-- WHAT IS NEEDED --
Select every line in the rows below that contains the string "feet", and copy each one. Matching is case-sensitive.

====== AVAILABLE DATA

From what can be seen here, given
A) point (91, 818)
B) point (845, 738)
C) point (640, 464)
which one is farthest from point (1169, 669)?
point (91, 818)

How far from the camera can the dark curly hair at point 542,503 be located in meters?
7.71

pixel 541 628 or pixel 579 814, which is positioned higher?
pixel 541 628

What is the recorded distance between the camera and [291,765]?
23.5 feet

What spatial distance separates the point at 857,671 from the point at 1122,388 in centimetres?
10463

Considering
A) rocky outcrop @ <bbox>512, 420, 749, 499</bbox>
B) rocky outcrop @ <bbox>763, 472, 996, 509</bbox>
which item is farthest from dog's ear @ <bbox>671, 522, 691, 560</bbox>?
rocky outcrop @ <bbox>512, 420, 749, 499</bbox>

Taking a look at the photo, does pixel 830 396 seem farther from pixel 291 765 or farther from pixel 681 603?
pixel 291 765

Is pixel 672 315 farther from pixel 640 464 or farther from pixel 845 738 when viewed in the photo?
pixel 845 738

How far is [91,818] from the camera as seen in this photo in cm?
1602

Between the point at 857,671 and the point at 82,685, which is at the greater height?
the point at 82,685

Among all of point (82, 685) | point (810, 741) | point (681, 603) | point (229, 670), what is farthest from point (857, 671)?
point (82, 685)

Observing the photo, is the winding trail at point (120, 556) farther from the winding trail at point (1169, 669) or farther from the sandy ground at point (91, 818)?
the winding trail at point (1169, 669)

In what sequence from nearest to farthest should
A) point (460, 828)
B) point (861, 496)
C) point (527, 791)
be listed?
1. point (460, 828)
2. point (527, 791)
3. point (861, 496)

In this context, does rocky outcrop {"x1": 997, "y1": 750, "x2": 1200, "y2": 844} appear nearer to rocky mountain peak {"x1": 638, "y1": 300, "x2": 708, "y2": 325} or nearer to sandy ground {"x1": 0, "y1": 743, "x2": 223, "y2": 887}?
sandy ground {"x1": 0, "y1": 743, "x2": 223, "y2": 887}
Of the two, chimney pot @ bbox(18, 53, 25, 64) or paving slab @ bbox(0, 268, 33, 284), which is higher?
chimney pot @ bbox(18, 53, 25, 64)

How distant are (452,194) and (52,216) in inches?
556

============
====== AVAILABLE DATA

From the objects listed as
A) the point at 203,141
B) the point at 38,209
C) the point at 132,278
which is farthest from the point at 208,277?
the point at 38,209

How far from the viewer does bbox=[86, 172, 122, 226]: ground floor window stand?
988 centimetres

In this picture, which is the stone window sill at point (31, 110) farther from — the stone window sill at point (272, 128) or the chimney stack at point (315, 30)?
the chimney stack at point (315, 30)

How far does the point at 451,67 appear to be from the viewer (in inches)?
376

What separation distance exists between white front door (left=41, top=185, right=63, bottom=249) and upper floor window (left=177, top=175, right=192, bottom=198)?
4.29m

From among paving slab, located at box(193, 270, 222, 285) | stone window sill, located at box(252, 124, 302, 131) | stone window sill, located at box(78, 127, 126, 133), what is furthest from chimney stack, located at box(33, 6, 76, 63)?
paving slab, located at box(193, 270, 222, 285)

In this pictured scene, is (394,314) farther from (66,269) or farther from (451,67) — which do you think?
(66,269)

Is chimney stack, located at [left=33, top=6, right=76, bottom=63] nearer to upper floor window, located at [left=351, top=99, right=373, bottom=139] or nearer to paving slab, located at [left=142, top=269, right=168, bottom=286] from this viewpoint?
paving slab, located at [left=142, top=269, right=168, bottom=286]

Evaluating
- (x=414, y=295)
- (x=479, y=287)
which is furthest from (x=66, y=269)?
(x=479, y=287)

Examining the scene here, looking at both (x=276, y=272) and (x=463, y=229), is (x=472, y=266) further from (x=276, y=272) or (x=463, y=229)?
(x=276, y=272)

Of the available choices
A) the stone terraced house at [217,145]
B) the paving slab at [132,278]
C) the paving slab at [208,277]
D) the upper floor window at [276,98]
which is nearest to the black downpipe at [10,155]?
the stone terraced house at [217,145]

============
====== AVAILABLE DATA

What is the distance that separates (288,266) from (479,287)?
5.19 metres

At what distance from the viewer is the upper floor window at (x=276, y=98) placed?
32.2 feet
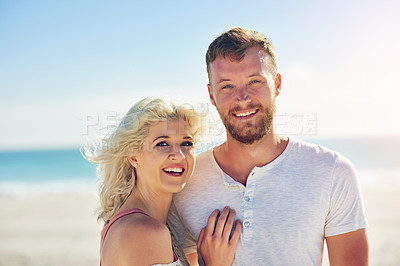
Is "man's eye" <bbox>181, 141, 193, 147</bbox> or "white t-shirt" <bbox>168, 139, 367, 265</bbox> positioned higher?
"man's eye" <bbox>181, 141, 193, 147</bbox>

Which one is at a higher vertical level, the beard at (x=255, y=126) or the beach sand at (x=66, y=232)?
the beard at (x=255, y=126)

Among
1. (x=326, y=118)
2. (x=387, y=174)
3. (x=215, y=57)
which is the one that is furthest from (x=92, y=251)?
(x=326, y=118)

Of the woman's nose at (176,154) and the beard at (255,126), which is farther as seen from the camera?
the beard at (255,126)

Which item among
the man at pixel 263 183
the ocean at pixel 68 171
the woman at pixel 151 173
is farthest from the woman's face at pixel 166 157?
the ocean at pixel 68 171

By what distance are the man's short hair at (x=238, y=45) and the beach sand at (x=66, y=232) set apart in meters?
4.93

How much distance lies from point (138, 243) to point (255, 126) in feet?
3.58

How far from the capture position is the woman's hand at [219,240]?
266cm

============

-- EXERCISE RESPONSE --
23.5 feet
32.2 feet
How much distance lies from point (138, 243) to point (255, 126) in feet?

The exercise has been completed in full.